By Jon Machota 4h ago

MINNEAPOLIS — They had success running a similar play during training camp. With Dak Prescott nursing a strained throwing shoulder, backup quarterback Cooper Rush was working with the first-team offense. While closing out practice in team drills, Rush targeted wide receiver Amari Cooper on a fade route in the corner of the end zone with No. 1 cornerback Trevon Diggs in coverage. Rush put a precise pass where only Cooper could get it. Touchdown. Practice over.

The two connected on a similar play Sunday night at U.S. Bank Stadium. Only this time, it helped give the Cowboys their sixth consecutive win, a 20-16 come-from-behind victory over the Minnesota Vikings.

“Coop has an arm,” Cooper said. “The thing about Coop is he’s going to give you a chance. That’s why I was rushing back in. When I knew we were five yards away from the end zone, I kind of figured we’d be throwing some type of fade. I was rushing back in there because I know Coop is going to throw it.”

Cooper had been on the sideline for the previous two plays nursing a tight hamstring that had been bothering him earlier in the season. He attempted to get some quick relief by using a massage gun on the sideline. It did enough to get him back on the field for what ended up being the team’s final offensive play.

SUPPLIED INFORMATION:
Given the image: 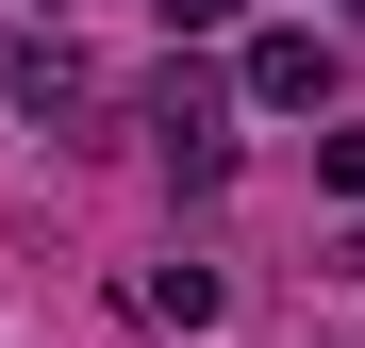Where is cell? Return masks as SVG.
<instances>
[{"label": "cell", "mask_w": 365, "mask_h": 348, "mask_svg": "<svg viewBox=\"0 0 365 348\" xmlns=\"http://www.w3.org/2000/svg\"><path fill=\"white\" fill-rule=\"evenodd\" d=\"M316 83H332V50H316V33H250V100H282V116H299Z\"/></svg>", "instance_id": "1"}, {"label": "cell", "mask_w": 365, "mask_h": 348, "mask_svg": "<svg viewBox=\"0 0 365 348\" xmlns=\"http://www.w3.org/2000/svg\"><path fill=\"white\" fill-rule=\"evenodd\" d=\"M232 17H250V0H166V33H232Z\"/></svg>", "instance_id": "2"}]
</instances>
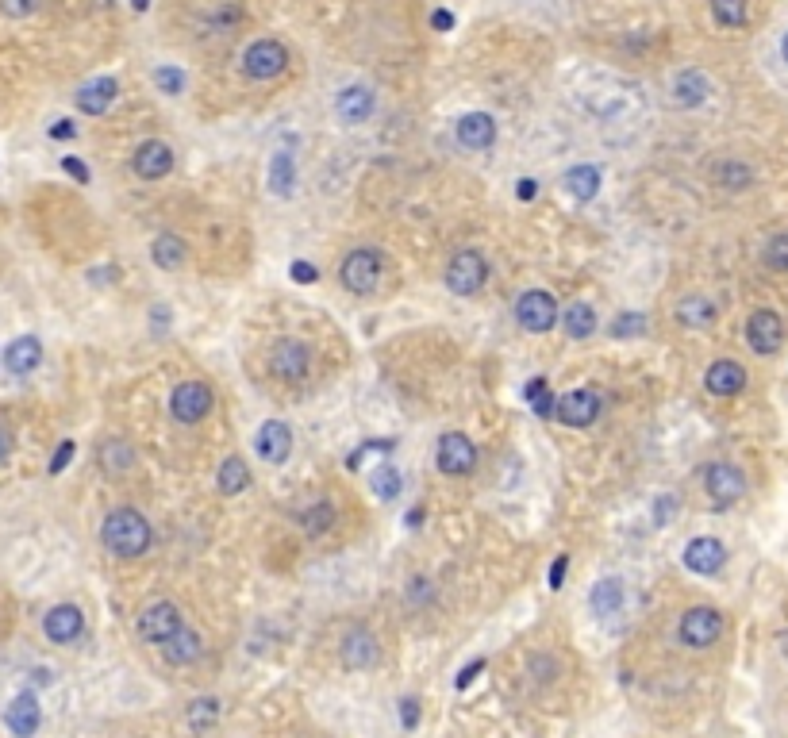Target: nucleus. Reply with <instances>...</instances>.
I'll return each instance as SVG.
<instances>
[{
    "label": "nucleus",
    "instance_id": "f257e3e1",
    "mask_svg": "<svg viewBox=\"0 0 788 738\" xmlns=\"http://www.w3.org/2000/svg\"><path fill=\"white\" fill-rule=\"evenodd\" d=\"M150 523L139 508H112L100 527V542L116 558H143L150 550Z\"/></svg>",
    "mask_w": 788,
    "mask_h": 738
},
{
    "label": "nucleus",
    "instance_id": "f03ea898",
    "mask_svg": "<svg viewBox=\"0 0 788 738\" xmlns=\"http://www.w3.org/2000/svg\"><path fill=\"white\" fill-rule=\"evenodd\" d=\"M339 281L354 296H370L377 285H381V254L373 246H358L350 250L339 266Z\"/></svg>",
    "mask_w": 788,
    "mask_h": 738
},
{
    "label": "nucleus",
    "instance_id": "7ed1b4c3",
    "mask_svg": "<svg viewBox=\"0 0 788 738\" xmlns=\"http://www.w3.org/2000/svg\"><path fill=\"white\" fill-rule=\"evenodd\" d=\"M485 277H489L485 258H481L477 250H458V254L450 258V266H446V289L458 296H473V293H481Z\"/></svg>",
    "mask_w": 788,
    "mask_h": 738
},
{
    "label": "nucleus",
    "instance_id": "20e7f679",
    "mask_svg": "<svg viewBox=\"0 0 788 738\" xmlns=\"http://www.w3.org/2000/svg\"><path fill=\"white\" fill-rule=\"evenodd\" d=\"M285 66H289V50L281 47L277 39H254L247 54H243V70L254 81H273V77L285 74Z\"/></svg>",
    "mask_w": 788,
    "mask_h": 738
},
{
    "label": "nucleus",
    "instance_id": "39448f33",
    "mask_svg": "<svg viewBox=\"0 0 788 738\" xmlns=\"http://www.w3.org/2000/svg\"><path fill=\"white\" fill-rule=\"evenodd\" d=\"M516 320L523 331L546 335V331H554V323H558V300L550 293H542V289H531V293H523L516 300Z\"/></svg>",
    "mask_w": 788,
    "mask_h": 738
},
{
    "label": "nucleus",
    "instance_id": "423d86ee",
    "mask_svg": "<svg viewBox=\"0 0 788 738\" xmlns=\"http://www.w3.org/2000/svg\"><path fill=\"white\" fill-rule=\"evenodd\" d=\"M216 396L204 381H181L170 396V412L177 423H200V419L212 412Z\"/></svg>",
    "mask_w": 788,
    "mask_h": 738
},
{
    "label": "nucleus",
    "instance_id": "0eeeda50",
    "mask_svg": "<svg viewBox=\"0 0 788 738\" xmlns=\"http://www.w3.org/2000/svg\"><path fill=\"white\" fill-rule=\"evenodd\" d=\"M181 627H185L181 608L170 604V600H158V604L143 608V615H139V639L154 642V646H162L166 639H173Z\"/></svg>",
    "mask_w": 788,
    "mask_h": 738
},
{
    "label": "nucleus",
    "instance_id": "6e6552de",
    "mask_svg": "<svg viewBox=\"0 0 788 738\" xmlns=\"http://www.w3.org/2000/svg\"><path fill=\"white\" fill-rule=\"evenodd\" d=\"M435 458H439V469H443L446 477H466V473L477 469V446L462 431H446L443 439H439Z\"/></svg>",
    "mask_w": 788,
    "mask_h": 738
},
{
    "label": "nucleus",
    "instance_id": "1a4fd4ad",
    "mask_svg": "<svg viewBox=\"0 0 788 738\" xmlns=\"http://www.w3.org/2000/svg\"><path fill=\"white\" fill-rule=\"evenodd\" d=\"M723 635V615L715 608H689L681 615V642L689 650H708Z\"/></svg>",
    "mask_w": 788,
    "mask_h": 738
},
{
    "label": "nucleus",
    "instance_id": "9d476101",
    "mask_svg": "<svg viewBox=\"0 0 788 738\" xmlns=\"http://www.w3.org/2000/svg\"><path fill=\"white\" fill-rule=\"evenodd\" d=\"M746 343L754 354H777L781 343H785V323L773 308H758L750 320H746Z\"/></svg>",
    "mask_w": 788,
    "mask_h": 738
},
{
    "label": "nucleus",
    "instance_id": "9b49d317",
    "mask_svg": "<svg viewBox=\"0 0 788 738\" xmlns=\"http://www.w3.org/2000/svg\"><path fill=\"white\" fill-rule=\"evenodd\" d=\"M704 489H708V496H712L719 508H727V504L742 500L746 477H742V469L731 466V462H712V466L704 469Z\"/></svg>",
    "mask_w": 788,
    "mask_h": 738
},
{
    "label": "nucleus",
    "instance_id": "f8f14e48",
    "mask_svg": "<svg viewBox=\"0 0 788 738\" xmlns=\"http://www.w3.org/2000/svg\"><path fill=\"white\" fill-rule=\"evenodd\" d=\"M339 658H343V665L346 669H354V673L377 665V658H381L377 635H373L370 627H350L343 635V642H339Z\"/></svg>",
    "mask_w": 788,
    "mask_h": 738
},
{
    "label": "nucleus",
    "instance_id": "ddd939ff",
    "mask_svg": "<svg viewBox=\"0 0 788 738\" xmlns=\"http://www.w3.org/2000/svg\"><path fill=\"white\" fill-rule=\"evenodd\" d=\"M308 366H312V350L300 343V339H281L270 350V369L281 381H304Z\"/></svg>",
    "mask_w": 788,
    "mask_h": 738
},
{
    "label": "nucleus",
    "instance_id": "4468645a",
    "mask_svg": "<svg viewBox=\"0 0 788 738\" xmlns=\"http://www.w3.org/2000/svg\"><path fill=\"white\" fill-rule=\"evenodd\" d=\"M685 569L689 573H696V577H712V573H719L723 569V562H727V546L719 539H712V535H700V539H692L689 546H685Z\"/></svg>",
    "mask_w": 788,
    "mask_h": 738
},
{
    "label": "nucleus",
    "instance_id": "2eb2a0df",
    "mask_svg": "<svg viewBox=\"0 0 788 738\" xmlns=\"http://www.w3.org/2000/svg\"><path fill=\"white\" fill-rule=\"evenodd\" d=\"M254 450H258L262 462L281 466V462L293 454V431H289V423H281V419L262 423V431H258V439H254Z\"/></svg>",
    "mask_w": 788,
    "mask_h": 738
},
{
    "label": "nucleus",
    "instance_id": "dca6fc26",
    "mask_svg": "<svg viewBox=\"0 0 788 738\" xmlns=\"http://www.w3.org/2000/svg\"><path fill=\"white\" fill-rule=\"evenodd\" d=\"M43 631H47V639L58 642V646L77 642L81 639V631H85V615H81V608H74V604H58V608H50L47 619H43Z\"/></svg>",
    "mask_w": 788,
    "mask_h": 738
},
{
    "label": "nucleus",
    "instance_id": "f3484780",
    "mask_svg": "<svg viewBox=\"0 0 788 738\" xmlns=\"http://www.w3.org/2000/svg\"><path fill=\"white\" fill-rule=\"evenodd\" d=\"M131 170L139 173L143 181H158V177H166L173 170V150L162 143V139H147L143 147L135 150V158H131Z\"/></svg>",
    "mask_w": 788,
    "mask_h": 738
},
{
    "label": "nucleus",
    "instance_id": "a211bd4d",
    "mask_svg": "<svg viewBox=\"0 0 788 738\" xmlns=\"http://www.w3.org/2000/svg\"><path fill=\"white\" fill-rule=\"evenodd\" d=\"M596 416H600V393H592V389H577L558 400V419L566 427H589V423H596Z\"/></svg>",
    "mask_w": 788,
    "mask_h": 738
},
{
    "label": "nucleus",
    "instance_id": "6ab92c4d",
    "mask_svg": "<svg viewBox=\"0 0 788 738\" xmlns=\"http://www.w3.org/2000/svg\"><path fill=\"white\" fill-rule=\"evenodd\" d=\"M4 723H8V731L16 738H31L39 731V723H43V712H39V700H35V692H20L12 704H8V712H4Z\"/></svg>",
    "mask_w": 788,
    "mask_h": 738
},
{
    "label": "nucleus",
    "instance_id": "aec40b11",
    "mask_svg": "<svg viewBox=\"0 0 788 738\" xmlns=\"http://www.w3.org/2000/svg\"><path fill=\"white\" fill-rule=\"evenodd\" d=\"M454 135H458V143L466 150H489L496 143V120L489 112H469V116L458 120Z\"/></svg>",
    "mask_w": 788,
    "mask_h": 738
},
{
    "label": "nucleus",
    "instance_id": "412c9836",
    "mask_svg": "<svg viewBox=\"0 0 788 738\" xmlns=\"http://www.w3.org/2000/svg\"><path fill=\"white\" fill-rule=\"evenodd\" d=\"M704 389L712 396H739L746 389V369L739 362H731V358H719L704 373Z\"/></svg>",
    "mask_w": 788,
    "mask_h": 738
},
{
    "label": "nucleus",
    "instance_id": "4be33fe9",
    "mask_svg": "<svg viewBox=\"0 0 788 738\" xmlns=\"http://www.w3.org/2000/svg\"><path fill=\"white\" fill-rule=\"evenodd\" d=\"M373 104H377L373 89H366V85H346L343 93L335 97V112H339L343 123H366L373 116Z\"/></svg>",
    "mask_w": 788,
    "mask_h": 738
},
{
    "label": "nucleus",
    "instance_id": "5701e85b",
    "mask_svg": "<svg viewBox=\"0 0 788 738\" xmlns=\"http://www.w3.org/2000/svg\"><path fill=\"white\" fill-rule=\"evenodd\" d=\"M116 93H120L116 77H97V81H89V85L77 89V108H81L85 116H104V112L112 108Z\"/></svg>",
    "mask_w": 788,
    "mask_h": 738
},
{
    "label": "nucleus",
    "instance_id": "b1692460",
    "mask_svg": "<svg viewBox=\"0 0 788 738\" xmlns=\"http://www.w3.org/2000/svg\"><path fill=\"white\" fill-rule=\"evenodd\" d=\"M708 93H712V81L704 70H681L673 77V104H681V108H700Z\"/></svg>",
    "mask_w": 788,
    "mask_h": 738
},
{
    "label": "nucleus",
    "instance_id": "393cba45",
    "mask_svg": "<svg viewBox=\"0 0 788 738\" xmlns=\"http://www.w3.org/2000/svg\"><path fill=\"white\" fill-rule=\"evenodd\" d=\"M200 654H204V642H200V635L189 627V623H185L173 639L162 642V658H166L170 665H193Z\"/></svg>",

YOUR TASK: Reproduce the passage about the Cowboys' win over the Vikings word for word, from the byline to its final sentence. None of the material is needed here.

RESULT FOR THIS TASK:
By Jon Machota 4h ago

MINNEAPOLIS — They had success running a similar play during training camp. With Dak Prescott nursing a strained throwing shoulder, backup quarterback Cooper Rush was working with the first-team offense. While closing out practice in team drills, Rush targeted wide receiver Amari Cooper on a fade route in the corner of the end zone with No. 1 cornerback Trevon Diggs in coverage. Rush put a precise pass where only Cooper could get it. Touchdown. Practice over.

The two connected on a similar play Sunday night at U.S. Bank Stadium. Only this time, it helped give the Cowboys their sixth consecutive win, a 20-16 come-from-behind victory over the Minnesota Vikings.

“Coop has an arm,” Cooper said. “The thing about Coop is he’s going to give you a chance. That’s why I was rushing back in. When I knew we were five yards away from the end zone, I kind of figured we’d be throwing some type of fade. I was rushing back in there because I know Coop is going to throw it.”

Cooper had been on the sideline for the previous two plays nursing a tight hamstring that had been bothering him earlier in the season. He attempted to get some quick relief by using a massage gun on the sideline. It did enough to get him back on the field for what ended up being the team’s final offensive play.